各所で言われている通り、彼らは2010年ごろまで非ヴィジュアル系のデスコアバンドとして活動していた。当時、HEAVEN SHALL BURNが出演したBLOODAXE FESTやDEATHTRAGEの初来日となった激ロックフェスに出演している*1。国内では自らの主催イベントでHER NAME IN BLOODやFear,and Loathing,In Las Vegasといった面々と共演しており、激ロック系バンドとしては順調だったように思える

そんな彼らがどうしてガッツリメイクのヴィジュアル系バンドになったのか、正確なところは本人たちにしかわからない。ただ、<NOCTURNAL BLOODLUSTは、ただ「楽しいから」「それをやりたいから」という短絡的な考え方で進んでいるバンドではなく、「この動きをこう作ることで、こう広がりを作っていける」など、しっかり計画を練ったうえですべての物事を進めているので>*2という発言から察するに、彼らはかなり戦略的にバンド活動を行っているようだ。
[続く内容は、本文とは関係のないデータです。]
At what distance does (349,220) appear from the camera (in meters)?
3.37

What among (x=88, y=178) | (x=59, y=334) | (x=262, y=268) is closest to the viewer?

であれば、激ロックバンドを続けるよりも、ヴィジュアル系バンドとなったほうが最終的に彼らの目指しているところに近づけるという考えがあったのだろう

その考えには“売れるため”という点は含まれているだろう。そして、もちろんそれだけではない。メンバー全員の<ルーツの一画にヴィジュアル系がある>*3ようで、インタビューを読む限りではヴィジュアル系という表現形態に可能性を見出した末の変化のようだ。もっとも、我々はそういうことを言っていたバンドが脱ヴィジュアルした例を哀しいほどにたくさん知っているのだが……。

ヴィジュアル系初のデスコア?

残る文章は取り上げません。